Missouri Air Conservation Commission Odor Recommendation
The Missouri Air Conservation Commission continued their discussion of Missouri’s odor regulations at a commissioner’s workgroup on Feb. 6 and at their regularly scheduled meeting on Feb. 7. The commission has requested the department to develop draft rule language to incorporate the following elements and to release this draft language for public comment through an informal process.
- Retain the regulatory dilution to threshold of 7:1 for all industry and Class IA CAFOs. The property boundary shall remain the point of determining compliance.
- Expand the 7:1 regulatory limit to Class IB CAFOs.
- Retain all other exemptions currently in the rule.
- Establish a non-punitive dilution-to-threshold of 4:1 for all facilities regulated by the 7:1 standard that will trigger a requirement for a comprehensive odor source identification and work plan based on the Best Available Control Technology, or BACT, process.
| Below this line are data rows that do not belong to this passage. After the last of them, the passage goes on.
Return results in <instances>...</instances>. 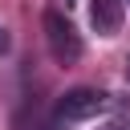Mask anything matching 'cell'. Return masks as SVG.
I'll return each mask as SVG.
<instances>
[{"label":"cell","mask_w":130,"mask_h":130,"mask_svg":"<svg viewBox=\"0 0 130 130\" xmlns=\"http://www.w3.org/2000/svg\"><path fill=\"white\" fill-rule=\"evenodd\" d=\"M126 16V0H89V24L98 37H118Z\"/></svg>","instance_id":"cell-3"},{"label":"cell","mask_w":130,"mask_h":130,"mask_svg":"<svg viewBox=\"0 0 130 130\" xmlns=\"http://www.w3.org/2000/svg\"><path fill=\"white\" fill-rule=\"evenodd\" d=\"M126 77H130V65H126Z\"/></svg>","instance_id":"cell-6"},{"label":"cell","mask_w":130,"mask_h":130,"mask_svg":"<svg viewBox=\"0 0 130 130\" xmlns=\"http://www.w3.org/2000/svg\"><path fill=\"white\" fill-rule=\"evenodd\" d=\"M65 4H73V0H65Z\"/></svg>","instance_id":"cell-7"},{"label":"cell","mask_w":130,"mask_h":130,"mask_svg":"<svg viewBox=\"0 0 130 130\" xmlns=\"http://www.w3.org/2000/svg\"><path fill=\"white\" fill-rule=\"evenodd\" d=\"M8 49H12V37H8V28L0 24V53H8Z\"/></svg>","instance_id":"cell-5"},{"label":"cell","mask_w":130,"mask_h":130,"mask_svg":"<svg viewBox=\"0 0 130 130\" xmlns=\"http://www.w3.org/2000/svg\"><path fill=\"white\" fill-rule=\"evenodd\" d=\"M114 98L106 89H93V85H77V89H65L57 98V110H53V126L49 130H65V126H77V122H93L102 114H110Z\"/></svg>","instance_id":"cell-1"},{"label":"cell","mask_w":130,"mask_h":130,"mask_svg":"<svg viewBox=\"0 0 130 130\" xmlns=\"http://www.w3.org/2000/svg\"><path fill=\"white\" fill-rule=\"evenodd\" d=\"M102 130H130V98H114L110 118L102 122Z\"/></svg>","instance_id":"cell-4"},{"label":"cell","mask_w":130,"mask_h":130,"mask_svg":"<svg viewBox=\"0 0 130 130\" xmlns=\"http://www.w3.org/2000/svg\"><path fill=\"white\" fill-rule=\"evenodd\" d=\"M41 24H45V45H49L53 61H57V65H77V61H81V53H85L77 24H73L61 8H45Z\"/></svg>","instance_id":"cell-2"}]
</instances>
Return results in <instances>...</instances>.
For this process to be triggered the department would be required to document a certain number of 4:1 exceedances over a certain period of time; staff will propose specifics for the commission’s consideration.
- Develop a better definition of “modification” that will trigger an odor control plan requirement for existing sources.
- Develop an “exit strategy” or a mechanism that will allow facilities that trigger the additional odor source identification requirement and work plan an opportunity to prove that the additional plan is no longer necessary based on changes made at their facility.
- Establish requirements for new CAFO facilities to develop an odor plan that would be triggered by their water protection program construction permit process. Facilities currently operating are not required to develop an odor control plan until such time that they violate the provisions of any odor regulation or are required to by the director.
- Continue using Water Protection Program classifications for determining odor rule applicability to CAFOs.
- Establish the Nasal Ranger as the standard equipment for odor monitoring.
- Eliminate the requirement for laboratory analysis of samples for regulated CAFOs unless the regulated CAFOs sign an agreement to pay for laboratory analysis. The facility must request such an agreement and it shall be established in advance of any odor investigation by the department.
The commissioners additionally commented that if any one had any further comments or recommendations on how to address habitual or problem violators of any size or industry they would be interested in hearing them. Also, that all association representatives of any industry should be willing to work with their members especially those that have continual problems to prevent all facilities from being pulled into additional requirements. Addressing the bad actors at the association level will benefit all of their members.